— START Records supplied —

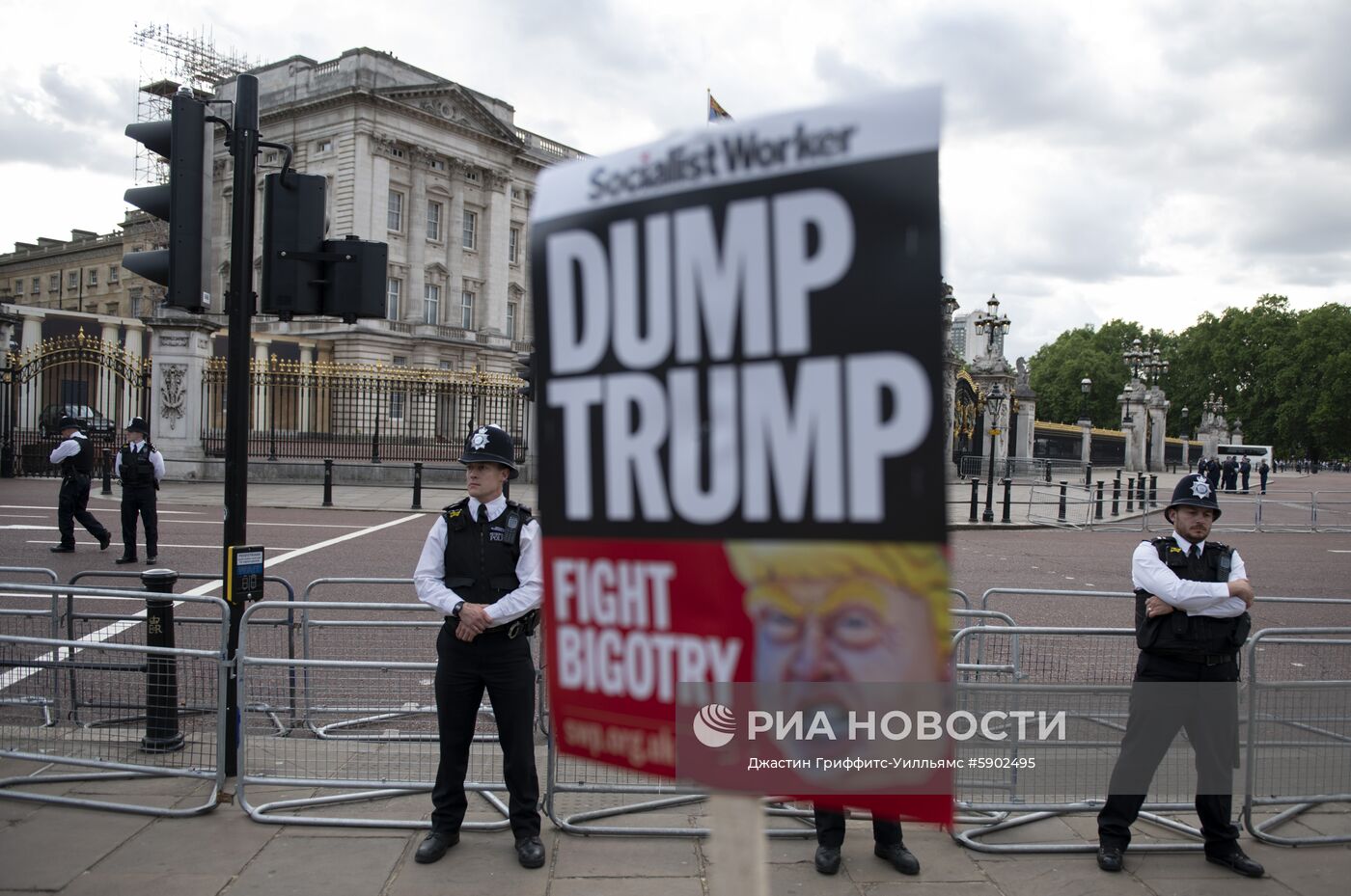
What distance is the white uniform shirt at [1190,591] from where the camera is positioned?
4.21 m

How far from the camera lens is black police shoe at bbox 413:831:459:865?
428 centimetres

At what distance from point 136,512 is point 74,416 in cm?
1521

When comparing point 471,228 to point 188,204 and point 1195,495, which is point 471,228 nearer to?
point 188,204

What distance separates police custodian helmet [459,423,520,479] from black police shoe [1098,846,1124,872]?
10.1 ft

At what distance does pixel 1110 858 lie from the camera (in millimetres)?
4367

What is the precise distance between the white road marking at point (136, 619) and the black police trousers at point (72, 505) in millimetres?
1670

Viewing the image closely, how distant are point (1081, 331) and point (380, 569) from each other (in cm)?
10745

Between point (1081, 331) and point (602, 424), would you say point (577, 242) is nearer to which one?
Result: point (602, 424)

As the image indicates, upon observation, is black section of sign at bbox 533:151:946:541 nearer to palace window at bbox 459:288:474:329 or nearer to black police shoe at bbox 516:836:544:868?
black police shoe at bbox 516:836:544:868

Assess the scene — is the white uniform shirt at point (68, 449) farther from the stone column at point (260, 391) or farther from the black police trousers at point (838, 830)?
the stone column at point (260, 391)

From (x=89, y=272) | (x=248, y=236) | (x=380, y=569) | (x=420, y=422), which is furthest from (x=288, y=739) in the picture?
(x=89, y=272)

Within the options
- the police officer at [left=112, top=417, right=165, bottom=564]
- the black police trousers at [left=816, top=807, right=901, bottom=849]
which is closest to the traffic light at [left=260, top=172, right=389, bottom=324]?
the black police trousers at [left=816, top=807, right=901, bottom=849]

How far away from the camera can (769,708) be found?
166 cm

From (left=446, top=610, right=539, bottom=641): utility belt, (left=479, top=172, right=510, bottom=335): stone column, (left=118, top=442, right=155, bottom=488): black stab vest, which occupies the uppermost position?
(left=479, top=172, right=510, bottom=335): stone column
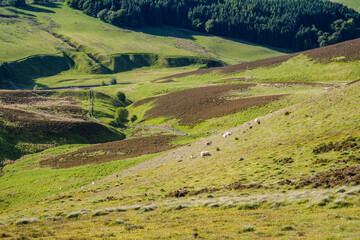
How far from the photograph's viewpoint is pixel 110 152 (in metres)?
61.5

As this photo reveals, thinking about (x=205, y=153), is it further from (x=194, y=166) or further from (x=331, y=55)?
(x=331, y=55)

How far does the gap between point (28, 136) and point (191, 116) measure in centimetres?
3522

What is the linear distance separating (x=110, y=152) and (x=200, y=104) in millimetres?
35898

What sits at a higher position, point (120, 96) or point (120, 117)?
point (120, 96)

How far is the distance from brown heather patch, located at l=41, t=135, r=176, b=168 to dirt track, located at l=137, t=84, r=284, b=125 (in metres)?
17.1

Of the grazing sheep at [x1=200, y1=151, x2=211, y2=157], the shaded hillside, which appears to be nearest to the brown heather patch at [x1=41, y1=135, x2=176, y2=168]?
the shaded hillside

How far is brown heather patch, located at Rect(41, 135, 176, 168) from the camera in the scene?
57625 millimetres

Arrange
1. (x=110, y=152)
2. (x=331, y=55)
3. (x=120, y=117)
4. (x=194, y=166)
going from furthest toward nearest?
(x=331, y=55), (x=120, y=117), (x=110, y=152), (x=194, y=166)

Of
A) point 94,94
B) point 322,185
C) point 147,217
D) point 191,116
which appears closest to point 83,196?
point 147,217

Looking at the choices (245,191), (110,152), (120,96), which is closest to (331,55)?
(120,96)

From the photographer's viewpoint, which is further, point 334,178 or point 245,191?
point 245,191

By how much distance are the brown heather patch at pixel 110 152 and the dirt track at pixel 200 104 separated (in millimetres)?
17115

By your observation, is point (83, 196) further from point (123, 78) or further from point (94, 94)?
point (123, 78)

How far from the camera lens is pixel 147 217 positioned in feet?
81.2
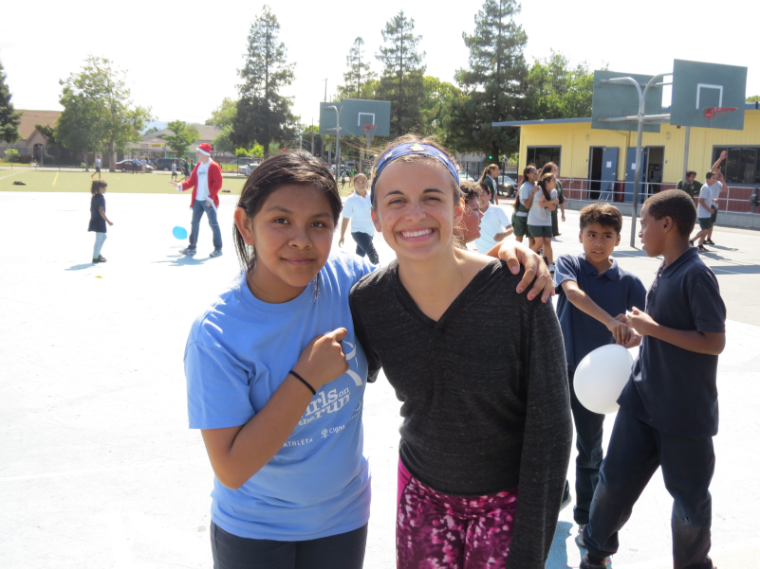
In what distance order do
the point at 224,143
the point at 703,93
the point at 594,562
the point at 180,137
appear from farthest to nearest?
1. the point at 180,137
2. the point at 224,143
3. the point at 703,93
4. the point at 594,562

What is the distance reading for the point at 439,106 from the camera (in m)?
65.4

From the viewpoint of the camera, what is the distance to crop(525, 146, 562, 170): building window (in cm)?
3597

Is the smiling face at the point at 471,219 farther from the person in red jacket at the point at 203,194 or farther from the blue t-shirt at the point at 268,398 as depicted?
the person in red jacket at the point at 203,194

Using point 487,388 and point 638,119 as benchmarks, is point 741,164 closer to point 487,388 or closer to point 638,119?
point 638,119

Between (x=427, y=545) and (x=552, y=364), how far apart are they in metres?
0.68

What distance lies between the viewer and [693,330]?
2666 mm

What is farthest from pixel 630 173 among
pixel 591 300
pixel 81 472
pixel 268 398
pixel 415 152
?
pixel 268 398

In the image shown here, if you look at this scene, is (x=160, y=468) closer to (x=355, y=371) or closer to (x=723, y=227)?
(x=355, y=371)

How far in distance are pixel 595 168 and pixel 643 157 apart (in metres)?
2.61

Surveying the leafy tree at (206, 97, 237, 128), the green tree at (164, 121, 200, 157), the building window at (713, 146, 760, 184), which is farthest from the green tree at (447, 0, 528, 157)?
the leafy tree at (206, 97, 237, 128)

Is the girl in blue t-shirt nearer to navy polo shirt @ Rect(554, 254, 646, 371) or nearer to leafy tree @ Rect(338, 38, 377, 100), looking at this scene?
navy polo shirt @ Rect(554, 254, 646, 371)

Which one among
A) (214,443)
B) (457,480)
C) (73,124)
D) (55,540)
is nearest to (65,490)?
(55,540)

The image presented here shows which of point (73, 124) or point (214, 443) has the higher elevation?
point (73, 124)

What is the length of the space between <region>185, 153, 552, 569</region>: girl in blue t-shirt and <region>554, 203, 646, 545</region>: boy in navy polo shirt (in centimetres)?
171
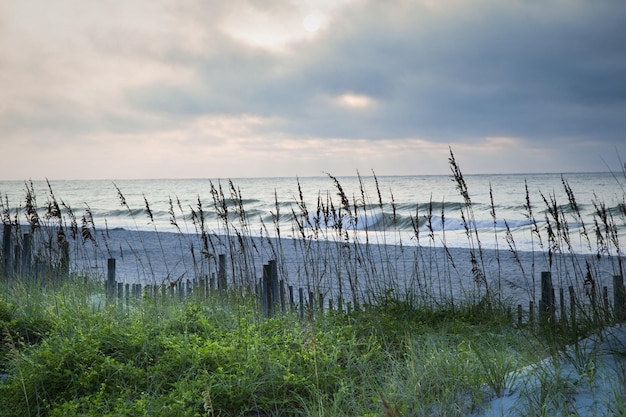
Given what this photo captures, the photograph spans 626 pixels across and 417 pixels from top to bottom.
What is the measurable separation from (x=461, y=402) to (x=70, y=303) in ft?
13.3

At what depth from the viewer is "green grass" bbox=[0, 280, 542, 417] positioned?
3537 millimetres

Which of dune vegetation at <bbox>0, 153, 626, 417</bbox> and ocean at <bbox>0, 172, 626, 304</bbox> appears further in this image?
ocean at <bbox>0, 172, 626, 304</bbox>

— END Records supplied —

**To do:**
Recast the lines between the one containing "How far does" and the one containing "57625 millimetres", inclusive, as a Markdown table with the columns Row and Line, omitting blank lines.

**Solution below:**
| Row | Line |
|---|---|
| 1 | How far does the gap between point (28, 136) and point (191, 116) measure in centimetres? |
| 2 | 3522 |
| 3 | What is the linear distance separating (x=110, y=152) and (x=200, y=104) in millimetres? |
| 4 | 35898 |
| 5 | What sits at a higher position, point (120, 96) or point (120, 117)? |
| 6 | point (120, 96) |
| 7 | How far is the distance from brown heather patch, located at l=41, t=135, r=176, b=168 to dirt track, located at l=137, t=84, r=284, b=125 (in metres)? |
| 8 | 17.1 |
| 9 | Of the grazing sheep at [x1=200, y1=151, x2=211, y2=157], the shaded hillside, which appears to be nearest to the brown heather patch at [x1=41, y1=135, x2=176, y2=168]? |
| 10 | the shaded hillside |
| 11 | How far is brown heather patch, located at Rect(41, 135, 176, 168) from the camera in the scene? |
| 12 | 57625 millimetres |